Selber machen ist in. Stricknadel und Wollknäuel finden wir nicht nur bei Oma, sondern immer häufiger auch in den Handtaschen trendbewusster junger Frauen, die im Café an ihrem Pullover stricken.

Selber machen ist in. Stricknadel und Wollknäuel finden wir nicht nur bei Oma auf dem Sofatisch, sondern immer häufiger auch in den Handtaschen trendbewusster junger Frauen, die im Café an ihrem Pullover stricken oder sich noch eben eine neue Mütze häkeln.

Die „Do it yourself“-Bewegung (kurz: DIY) umfasst heute aber viel mehr als früher, denn es geht nicht mehr nur um die Erledigung notwendiger Handwerks- und Näharbeiten in den eigenen vier Wänden. So verfolgt man beim „Urban Gardening“ gemeinsam das Ziel, in der Stadt Lebensmittel anzubauen und sich damit selbst versorgen zu wollen – gemeinschaftlich und sogar an öffentlichen Plätzen. Anhänger der DIY-Bewegung suchen nach kreativer Selbstverwirklichung, Meditation, Abstand zum Alltag, Spaß und Gemeinschaft. Vor diesem Hintergrund entwickelten sich die unterschiedlichsten Foren und Treffpunkte – wie zum Beispiel Urban-Gardening-Gruppen, Repair Cafés, FabLabs, Crowdfunding, OpenSource oder DIY-Magazine – die unsere Sehnsucht nach mehr Individualität und Praxis in einer von Massenware und Digitalisierung geprägten Gesellschaft zu erfüllen versuchen.

Aber wer sind diese Heimwerker-Könige und -Königinnen in Deutschland? Beliebt ist es insbesondere bei Besserverdienern, Gebildeten, Großstädtern und Personen im mittleren Alter. Besonders häufig betätigen sich Frauen im Bereich der Handarbeit, während Männer eher Arbeiten mit Holz bevorzugen.
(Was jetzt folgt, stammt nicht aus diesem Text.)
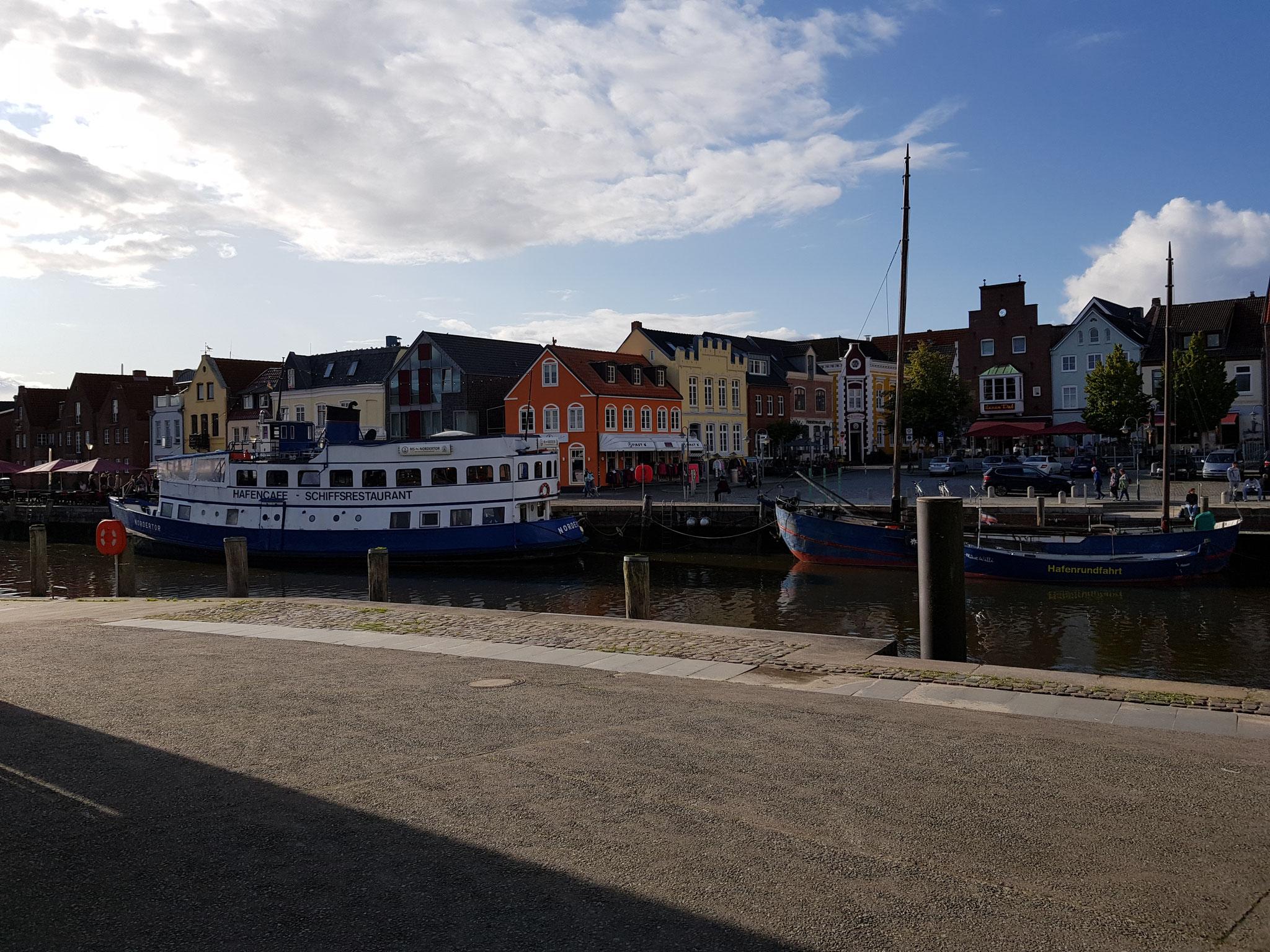 .. liegt im Hafen das älteste Restaurantschiff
In den letzten Jahren ist die Zahl derjenigen, die in ihrer Freizeit etwas selber machen, kontinuierlich gestiegen.

Jugendliche und junge Erwachsene erstaunen ältere Generationen derzeit mit ihrem Hang zum Spießertum und werden daher auch als Generation Biedermeier bezeichnet. Ich würde aber nicht von Spießigkeit sprechen, sondern von einer Renaissance der 1970er-Jahre. Junge Leute entdecken plötzlich wieder den Charme vergangener Tage. Mit Familie, Haus und Garten schaffen sie sich eine Insel der Ruhe in einer sich immer schneller drehenden Welt. Traditionelle Werte, die Halt geben, stehen für sie im Mittelpunkt. Das bedeutet nicht, dass sie ängstlich oder zögerlich sind, ganz im Gegenteil: Die junge Generation denkt und lebt pragmatisch. Sie weiß genau, was sie vom Leben erwartet, blickt hoffnungsvoll in die Zukunft und hat an sich und ihr Umfeld hohe Ansprüche.

So eben auch an die Konsumgüter. Der Selfmadetrend bietet uns die einmalige Gelegenheit, sich mit handgefertigten Einzelstücken von der Massenware und deren Trägern abzugrenzen. Dadurch erfahren gerade auch die kleinen Dinge des Alltags, Möbel und Haushaltsgeräte eine ganz neue Bedeutung.